There was no telling if North Korea would turn the latest dire threat into reality, but certainly North Korean attacks on
South Korea's President Lee Myung-bak did not bode
well for the prospects of reconciliation on the
Korean peninsula.
North
Korean propaganda-writers appeared to be dreaming
up just about every insulting turn of phrase
imaginable in castigating President Lee, who had
the temerity to suggest the North worry about
feeding its people.
It would be tough to
top the line, all on KCNA, that "Lee is no more
than human scum" for having "so malignantly
desecrated this significant holiday" - a reference
to the mammoth centennial celebration on April 15
of the birth of Kim Jong-eun's grandfather,
founding "Great Leader" Kim Il-sung.
Although Lee refrained from saying what he
thought of the birthday party, KCNA viewed his
reference to the cost of the missile as "a hideous
provocative act of seriously hurting the noble
feelings of the Korean people" while besmirching
"the great jubilee in human history".
All
this might not have been all that upsetting had
the North not linked it to a threat against South
Korea that seemed a little worrisome.
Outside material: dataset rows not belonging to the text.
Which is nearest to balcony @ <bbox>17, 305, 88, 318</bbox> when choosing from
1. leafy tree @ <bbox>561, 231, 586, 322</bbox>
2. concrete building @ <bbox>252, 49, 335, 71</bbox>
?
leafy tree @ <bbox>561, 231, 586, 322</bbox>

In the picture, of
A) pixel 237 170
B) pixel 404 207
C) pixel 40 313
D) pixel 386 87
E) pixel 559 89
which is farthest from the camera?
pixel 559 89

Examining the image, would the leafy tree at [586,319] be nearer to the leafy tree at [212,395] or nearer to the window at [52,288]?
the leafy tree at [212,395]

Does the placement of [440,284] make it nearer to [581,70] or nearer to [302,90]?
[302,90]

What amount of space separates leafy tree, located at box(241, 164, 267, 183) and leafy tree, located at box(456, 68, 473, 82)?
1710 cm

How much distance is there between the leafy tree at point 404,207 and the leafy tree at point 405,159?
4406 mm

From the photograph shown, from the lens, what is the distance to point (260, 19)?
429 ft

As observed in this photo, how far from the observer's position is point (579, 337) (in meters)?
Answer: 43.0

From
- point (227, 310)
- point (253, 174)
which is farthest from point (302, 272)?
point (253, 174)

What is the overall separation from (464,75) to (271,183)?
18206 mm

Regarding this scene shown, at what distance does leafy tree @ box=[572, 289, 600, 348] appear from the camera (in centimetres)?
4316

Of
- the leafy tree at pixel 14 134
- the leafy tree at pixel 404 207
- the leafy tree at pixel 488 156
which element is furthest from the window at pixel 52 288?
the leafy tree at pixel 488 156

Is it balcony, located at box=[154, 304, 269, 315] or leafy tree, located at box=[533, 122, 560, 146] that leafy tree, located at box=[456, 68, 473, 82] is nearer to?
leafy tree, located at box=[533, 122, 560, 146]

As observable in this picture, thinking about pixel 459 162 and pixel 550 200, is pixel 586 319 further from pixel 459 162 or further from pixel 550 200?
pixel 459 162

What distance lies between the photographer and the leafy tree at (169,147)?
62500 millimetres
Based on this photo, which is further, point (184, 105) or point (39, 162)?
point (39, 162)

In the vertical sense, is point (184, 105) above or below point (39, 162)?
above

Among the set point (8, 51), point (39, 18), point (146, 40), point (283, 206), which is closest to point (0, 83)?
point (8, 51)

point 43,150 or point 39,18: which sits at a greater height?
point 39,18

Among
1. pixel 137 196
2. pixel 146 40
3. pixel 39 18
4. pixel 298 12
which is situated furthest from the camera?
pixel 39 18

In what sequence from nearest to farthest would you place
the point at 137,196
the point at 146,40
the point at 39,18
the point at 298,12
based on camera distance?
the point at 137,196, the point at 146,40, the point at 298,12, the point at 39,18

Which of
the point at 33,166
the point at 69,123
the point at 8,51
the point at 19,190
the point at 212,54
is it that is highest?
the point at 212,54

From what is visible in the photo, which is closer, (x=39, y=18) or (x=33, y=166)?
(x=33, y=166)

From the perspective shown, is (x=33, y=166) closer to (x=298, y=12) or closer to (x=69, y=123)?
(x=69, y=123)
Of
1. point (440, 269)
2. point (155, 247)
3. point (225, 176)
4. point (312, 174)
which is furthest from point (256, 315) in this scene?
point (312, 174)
All the
North Koreans now needed, said KCNA, was "an order
they may now mercilessly punish the traitor".
While this capital bustled with people to
whom North Korea was the least of their worries,
North Korea wants South Koreans to be on guard.
"In case something happens on the peninsula now,"
KCNA warned darkly, "the responsibility will
entirely rest with traitor Lee".
What does
such talk mean? Could the North have really been
serious about "sacred war against South Korea"?
Does North Korea, with hundreds of both
short-range missiles capable of hitting anywhere
in South Korea and artillery pieces within easy
range of the Seoul-Incheon megalopolis, really
plan to "blow up Seoul over alleged defamation of
the North"?
A much more immediate question
was whether North Korea was gearing up for its
third underground nuclear test as suggested in
satellite imagery showing excavation around the
site of the two previous tests in October 2006 and
May 2009. The test seemed altogether possible in
view of the sequence of those tests - the former
after the failure of the launch of a long-range
missile in July 2006, the latter six weeks after
the successful launch of another such missile in
April 2009.
The difference between the
third test and the two previous ones is that it
may be the first in which the device is produced
with highly enriched uranium rather than
plutonium. North Korea has shut down its
five-megawatt reactor at its nuclear complex at
Yongbyon but is fabricating centrifuges with
enriched uranium at a relatively new facility on
the same site.
David Albright, president
of the Institute for Science and International
Security in Washington, has said he doubts if the
Chinese "are cooperating" with the North Koreans
on such nuclear projects, but he also questions if
the Chinese are doing much to stop them.
Yes, he said, "It looks like" North Korea
is "preparing for a third nuclear test" - possibly
with one of the dozen plutonium devices it's
already built, possibly with highly enriched
uranium or conceivably with a plutonium device
sheathed by highly enriched uranium.
North
Korea is keeping quiet about whatever it's got in
mind for a nuclear test but is compensating for
the failure of the missile with a display of
bravado.
"The US and Japanese
reactionaries and their followers may cry" and
"the Lee Myung-Bak group of rats may squeak", said
one colorful dispatch from KCNA, but the North's
"satellites for peaceful purposes will be put into
space one after another".
That's assuming
that any satellite was attached to the failed
rocket - or that North Korea put satellites into
orbit as claimed in its launches in August 1998
and April 2009. Scientists have seen no sign of
any North Korean satellites in orbit - and no
proof the North has any satellite program at all.